The extent to which individual freedom to engage in consensual activity is upheld seems unclear.

Lord Lane noted is an essential element of an assault that the act is done contrary to the will and without the consent of the victim, it’s not in the public’s interest that people should try to cause, or should cause, each other bodily harm no reason... (Attorney General’s References (No6 of 1980) 1981).

However in Wilson (1996) a defendant branded his initials, with a hot knife, on his wife buttocks. She had requested the homemade tattoo but had to seek medical attention for burns. He was convicted of ABH under S47 of OAPA 1861. On appeal it was found it was a situation of personal adornment and not in the public interest to criminalise such consensual acts.

In some cases, such as Aitken (1992), consent is accepted, despite serious harm. In other cases of harm the courts will intervene despite presence of consent. In his dissenting judgement Lord Mustill commented .. the state should interfere with the rights of the individual no more than is necessary... (Brown (1993)).

This confusion raises the issue whether consent should be reflected in sentencing but not in the verdict. The Law Commission’s 1994 consultation paper Consent and Offences Against the Person discusses the view that a person's body is their own and that the law has no place in dictating what can be done with it. The approach is rejected with the Commission highlighting illegal drugs as an example where the law limits complete bodily freedom.

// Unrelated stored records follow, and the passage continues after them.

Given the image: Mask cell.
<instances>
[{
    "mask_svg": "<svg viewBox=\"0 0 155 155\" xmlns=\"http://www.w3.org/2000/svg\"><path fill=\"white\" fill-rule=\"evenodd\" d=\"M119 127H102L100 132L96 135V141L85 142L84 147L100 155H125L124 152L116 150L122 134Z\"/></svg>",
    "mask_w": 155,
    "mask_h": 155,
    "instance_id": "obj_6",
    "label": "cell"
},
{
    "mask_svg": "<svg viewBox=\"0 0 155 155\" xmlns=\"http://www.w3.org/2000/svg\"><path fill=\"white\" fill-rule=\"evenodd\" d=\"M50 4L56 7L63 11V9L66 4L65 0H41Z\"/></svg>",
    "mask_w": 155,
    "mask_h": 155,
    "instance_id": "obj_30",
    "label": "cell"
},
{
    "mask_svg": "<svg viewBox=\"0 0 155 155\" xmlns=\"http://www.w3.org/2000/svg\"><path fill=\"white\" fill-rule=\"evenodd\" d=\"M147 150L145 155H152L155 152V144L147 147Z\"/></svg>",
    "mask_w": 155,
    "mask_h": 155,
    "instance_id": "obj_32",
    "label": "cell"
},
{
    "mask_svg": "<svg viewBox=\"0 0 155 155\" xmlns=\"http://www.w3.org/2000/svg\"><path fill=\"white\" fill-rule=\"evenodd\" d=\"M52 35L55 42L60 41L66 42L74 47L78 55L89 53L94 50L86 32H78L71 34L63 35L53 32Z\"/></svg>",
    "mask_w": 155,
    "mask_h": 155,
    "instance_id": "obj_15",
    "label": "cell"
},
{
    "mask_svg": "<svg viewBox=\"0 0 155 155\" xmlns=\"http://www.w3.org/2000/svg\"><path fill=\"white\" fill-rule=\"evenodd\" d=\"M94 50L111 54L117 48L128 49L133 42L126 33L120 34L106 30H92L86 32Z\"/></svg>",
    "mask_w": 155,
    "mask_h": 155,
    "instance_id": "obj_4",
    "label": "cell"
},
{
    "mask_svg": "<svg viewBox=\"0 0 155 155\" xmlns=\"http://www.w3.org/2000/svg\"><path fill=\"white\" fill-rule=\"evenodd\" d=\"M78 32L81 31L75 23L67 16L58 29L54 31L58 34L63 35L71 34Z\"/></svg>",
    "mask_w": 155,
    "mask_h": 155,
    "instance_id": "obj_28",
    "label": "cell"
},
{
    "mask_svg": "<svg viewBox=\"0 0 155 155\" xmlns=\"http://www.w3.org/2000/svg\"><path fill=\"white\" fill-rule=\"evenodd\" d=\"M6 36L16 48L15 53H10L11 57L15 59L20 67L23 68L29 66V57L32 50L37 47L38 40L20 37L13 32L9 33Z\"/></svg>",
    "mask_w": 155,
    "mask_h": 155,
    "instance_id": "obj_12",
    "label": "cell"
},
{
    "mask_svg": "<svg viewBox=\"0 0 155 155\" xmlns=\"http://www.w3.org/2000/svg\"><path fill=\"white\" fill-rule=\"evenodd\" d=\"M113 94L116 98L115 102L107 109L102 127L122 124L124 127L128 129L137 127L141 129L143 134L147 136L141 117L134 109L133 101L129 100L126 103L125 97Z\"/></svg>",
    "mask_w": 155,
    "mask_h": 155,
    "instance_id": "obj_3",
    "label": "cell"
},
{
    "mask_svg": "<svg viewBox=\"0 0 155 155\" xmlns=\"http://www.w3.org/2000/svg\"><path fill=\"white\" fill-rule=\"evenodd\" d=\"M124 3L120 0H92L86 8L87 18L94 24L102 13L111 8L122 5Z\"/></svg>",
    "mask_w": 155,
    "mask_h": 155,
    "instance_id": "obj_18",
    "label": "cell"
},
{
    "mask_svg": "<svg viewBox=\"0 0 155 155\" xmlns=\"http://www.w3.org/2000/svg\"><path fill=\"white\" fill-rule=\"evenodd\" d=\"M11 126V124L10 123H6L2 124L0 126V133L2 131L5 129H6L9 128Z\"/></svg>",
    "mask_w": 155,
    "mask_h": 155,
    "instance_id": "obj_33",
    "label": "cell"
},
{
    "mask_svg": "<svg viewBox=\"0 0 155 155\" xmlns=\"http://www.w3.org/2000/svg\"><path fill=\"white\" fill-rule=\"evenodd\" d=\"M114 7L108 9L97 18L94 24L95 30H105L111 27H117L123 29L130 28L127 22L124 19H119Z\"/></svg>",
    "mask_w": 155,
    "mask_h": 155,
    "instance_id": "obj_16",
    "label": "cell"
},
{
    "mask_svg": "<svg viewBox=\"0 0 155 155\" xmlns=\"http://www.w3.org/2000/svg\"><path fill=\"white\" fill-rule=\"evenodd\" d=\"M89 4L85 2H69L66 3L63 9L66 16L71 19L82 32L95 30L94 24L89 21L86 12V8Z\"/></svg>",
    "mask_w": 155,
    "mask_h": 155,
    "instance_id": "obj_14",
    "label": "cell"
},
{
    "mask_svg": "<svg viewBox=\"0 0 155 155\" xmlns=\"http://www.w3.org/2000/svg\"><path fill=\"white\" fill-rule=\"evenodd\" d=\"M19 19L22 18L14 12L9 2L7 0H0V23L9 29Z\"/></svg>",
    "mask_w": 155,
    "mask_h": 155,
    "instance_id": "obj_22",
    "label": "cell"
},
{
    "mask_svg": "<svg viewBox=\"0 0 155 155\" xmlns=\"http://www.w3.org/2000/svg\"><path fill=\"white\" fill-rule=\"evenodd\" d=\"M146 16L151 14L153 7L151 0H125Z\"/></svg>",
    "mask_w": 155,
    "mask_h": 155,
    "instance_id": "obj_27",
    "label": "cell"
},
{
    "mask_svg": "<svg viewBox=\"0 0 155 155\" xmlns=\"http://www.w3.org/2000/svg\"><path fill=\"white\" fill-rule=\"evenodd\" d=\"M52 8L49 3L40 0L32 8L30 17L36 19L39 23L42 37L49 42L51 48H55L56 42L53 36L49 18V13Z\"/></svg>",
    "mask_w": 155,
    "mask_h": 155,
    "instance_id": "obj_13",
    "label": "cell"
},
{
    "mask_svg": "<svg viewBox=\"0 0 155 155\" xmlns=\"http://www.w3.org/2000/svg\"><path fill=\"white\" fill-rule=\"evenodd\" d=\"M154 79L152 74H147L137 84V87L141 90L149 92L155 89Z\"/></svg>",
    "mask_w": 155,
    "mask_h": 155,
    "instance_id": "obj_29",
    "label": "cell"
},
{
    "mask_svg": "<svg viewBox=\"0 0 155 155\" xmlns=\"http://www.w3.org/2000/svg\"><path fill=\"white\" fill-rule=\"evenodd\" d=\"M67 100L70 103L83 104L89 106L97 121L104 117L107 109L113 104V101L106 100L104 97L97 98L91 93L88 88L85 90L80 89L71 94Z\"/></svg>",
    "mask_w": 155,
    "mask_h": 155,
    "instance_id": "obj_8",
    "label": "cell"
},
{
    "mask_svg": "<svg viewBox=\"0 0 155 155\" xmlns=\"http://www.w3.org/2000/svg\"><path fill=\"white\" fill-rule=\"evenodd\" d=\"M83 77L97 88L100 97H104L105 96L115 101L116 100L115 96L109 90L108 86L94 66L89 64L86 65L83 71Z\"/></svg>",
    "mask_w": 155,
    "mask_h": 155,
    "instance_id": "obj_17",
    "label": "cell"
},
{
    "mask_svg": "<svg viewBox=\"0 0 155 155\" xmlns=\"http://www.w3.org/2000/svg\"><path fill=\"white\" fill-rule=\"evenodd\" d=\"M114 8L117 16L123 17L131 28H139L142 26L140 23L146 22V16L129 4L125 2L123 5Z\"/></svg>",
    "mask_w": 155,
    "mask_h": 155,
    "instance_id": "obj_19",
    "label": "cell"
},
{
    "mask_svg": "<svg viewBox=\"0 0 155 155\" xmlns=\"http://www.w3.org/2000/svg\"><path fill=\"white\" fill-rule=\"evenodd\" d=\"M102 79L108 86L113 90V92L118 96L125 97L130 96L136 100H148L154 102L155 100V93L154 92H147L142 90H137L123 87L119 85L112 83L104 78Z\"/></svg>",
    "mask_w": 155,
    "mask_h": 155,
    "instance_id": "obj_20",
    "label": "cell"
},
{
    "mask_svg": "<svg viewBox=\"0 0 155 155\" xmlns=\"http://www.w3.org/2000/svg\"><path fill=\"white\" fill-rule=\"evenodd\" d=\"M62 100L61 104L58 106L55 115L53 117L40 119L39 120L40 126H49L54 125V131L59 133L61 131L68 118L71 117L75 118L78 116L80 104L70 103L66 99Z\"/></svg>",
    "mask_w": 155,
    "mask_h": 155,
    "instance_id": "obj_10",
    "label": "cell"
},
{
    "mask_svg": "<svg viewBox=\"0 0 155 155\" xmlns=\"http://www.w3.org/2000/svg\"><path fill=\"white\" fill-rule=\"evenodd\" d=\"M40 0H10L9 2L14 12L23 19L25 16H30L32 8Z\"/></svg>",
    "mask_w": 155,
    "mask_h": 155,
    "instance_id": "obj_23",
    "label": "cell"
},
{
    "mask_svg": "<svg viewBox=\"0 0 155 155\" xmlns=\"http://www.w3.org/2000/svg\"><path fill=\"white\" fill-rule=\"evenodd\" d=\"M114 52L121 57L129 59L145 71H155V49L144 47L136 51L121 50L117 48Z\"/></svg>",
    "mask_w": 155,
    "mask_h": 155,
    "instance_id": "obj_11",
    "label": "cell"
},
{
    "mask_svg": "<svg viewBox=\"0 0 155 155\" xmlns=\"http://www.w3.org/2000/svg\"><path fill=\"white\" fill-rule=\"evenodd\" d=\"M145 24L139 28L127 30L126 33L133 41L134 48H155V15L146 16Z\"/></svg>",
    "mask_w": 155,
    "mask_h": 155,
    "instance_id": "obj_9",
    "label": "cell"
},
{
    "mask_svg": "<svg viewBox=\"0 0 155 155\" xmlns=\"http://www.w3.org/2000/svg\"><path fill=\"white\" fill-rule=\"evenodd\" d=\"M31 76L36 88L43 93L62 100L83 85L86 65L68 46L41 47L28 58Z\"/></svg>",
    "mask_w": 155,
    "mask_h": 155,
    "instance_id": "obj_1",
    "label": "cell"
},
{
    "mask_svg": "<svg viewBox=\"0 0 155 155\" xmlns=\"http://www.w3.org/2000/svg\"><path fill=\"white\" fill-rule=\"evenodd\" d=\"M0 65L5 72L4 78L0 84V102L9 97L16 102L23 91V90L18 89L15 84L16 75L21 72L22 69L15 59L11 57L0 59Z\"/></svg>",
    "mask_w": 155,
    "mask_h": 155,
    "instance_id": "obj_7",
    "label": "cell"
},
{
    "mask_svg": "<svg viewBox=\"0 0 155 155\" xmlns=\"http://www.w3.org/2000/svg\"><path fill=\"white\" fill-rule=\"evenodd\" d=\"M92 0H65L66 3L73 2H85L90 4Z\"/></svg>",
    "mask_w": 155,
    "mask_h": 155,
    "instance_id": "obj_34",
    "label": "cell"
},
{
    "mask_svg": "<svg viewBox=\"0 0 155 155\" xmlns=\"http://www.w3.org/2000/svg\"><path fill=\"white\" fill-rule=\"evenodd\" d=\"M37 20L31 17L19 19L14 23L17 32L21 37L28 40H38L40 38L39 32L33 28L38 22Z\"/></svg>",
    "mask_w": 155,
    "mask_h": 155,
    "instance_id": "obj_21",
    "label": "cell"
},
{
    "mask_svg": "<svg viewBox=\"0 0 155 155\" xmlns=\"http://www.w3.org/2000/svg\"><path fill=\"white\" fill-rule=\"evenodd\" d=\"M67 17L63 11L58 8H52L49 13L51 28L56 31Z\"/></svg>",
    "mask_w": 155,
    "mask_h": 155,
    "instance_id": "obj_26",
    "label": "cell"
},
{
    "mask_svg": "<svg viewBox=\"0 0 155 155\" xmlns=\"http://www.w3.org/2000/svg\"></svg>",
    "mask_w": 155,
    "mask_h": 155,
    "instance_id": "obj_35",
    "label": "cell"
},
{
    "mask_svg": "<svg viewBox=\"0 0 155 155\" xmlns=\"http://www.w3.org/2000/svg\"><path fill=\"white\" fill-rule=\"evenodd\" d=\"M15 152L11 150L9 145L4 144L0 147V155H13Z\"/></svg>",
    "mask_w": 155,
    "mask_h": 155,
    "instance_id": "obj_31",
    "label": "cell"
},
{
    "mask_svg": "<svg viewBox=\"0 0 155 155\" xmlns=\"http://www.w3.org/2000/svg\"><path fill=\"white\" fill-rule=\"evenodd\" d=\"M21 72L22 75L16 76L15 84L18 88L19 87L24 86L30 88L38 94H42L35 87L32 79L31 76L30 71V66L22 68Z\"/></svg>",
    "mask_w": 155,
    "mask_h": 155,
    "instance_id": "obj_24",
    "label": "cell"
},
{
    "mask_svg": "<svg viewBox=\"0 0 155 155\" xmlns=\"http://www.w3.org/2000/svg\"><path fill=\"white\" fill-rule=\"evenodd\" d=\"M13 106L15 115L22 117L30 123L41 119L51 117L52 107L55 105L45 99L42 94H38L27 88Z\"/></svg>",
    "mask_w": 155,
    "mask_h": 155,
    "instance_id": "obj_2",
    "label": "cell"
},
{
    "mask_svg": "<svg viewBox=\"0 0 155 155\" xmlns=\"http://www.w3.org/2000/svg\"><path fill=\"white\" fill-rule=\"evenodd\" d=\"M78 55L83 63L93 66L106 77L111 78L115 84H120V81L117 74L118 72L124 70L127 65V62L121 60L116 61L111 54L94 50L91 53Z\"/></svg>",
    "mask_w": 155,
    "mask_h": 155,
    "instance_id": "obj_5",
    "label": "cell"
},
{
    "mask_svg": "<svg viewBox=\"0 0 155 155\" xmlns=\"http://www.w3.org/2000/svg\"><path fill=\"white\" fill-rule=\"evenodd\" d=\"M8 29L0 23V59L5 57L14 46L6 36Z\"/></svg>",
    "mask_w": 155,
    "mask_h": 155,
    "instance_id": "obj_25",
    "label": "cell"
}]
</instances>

Consent cannot be given for killing. This raises complex arguments in relation to euthanasia. If patient is capable of giving consent then a doctor has no authority to treat them without their consent but a patient is not allowed to ethically refuse treatment in order to bring about their own death.

There are no legal right to suicide or for others to be involved in helping someone to die. Concerns exist that allowing some competent patients to decide to die would leave opportunity for vulnerable people to be ‘killed off’. Legislation to allow euthanasia would allow private citizens, doctors, to kill others.

The illegality of euthanasia has been challenged in number of cases.. The House of Lords and European Court of Human Rights have that found Article 2 of European Convention on Human Rights does not provide right to die and the protection of vulnerable citizens is of paramount importance. (Pretty (2002)).

Assisted suicide remains unlawful under the Suicide Act 1961. It is unclear if those who assist someone to travel abroad to commit suicide may be liable for prosecution (R (on application of Purdy) v DPP (2009)).

Commenting on life prolonging treatment Lord Goff noted .. the law draws a crucial distinction between cases in which a doctor decides not to provide, or to continue to provide, for his patient treatment or care which could or might prolong his life, and those in which he decides.. actively to bring his patient's life to an end... (Airdale NHS Trust v Bland [1993]).

However, the family of a patient suffering from minimally conscious state condition argued that she was in pain and her life support should be withdrawn but this was opposed by the doctors. High Court judge ruled that the life sustaining treatment could not be stopped, stating: .. although not an absolute rule, the law regards the preservation of life as a fundamental principle... (W v M and S and NHS PCT (2011)).

This remains a very controversial area of law which involves such wide ranging issues which infringe on morals and ethics. Most agree for judges to change position through case law would be wrong and inappropriate use of power and any changes should be through legislation.